Currently i am using following code and my question is , is there a better way to do. i mean if there is more concise way, or may be a built-in function to do so.
While Enum.into is the simplest, You could have rewritten your Enum.reduce like this.
list = [[1, 5], [3, 12], [4, 10]]
Enum.reduce(list, %{}, fn [k, v], acc -> Map.put(acc, k, v) end)
# or the for version of it
for [k, v] <- list, reduce: %{} do acc -> Map.put(acc, k, v) end
I would not use Map.put or Enum.into because that means that the runtime copies the map, adds one more pair to it, then throws out the previous one – N times. That’s very inefficient.

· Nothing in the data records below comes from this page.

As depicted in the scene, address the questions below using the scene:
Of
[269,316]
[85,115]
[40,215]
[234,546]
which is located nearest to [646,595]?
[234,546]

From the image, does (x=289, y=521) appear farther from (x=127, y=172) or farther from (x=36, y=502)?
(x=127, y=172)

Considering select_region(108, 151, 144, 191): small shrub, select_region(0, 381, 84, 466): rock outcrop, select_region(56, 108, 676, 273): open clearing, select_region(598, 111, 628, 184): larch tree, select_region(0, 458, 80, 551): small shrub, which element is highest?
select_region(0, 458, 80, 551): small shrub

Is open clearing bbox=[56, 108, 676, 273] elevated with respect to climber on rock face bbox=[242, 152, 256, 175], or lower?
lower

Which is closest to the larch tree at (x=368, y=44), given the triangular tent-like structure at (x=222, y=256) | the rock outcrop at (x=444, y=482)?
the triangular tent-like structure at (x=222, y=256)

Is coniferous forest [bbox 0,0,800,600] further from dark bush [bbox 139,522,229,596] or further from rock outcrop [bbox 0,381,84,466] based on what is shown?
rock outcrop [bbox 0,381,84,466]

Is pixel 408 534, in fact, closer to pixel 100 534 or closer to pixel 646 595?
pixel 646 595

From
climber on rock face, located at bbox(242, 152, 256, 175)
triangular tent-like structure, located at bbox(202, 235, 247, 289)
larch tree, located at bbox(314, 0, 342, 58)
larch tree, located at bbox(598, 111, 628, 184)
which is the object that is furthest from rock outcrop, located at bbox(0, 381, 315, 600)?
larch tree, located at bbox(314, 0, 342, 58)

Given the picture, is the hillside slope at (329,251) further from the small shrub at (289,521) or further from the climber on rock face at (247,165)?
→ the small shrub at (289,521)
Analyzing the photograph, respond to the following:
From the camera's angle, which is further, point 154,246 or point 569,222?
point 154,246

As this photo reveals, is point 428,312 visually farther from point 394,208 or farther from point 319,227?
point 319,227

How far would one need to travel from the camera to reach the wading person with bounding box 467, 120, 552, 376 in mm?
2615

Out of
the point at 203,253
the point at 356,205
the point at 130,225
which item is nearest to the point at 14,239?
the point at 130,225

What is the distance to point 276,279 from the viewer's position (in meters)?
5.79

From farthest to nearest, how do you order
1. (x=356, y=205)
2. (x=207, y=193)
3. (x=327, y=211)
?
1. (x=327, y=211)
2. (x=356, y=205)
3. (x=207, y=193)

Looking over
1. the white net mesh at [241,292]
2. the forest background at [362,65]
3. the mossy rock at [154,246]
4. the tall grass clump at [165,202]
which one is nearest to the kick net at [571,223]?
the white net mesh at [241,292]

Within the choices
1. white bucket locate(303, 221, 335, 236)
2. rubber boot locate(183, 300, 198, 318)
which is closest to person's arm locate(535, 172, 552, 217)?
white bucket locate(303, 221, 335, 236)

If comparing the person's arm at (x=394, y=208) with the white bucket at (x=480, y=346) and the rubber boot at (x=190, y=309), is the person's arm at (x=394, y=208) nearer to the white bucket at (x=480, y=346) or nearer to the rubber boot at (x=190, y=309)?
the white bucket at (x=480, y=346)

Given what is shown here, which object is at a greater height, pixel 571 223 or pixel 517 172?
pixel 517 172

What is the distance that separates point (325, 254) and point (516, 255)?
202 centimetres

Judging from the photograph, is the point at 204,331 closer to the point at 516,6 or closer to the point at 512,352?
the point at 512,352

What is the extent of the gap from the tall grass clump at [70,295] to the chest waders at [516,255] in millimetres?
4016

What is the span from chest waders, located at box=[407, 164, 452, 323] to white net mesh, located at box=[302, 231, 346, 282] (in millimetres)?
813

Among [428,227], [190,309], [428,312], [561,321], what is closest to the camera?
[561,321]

Go with what @NobbZ suggested: it basically says “construct a new map using this list and then use this function (the second parameter, in this case List.to_tuple) to convert each element of the list to a key/value tuple” – which is the format that Map.new expects.
For (supposedly) even bigger efficiency I’d write this:
Map.new(your_list, fn [k, v] -> {k,v} end)
This has the added benefit that it will break if your list is malformed, namely you want a list of sublists and each of the sublists must be exactly 2 elements long. If there’s even one sublist that is not 2-sized then you’ll get a runtime error. Annoying, sure, but you’ll know you have a bug very quickly and can fix it.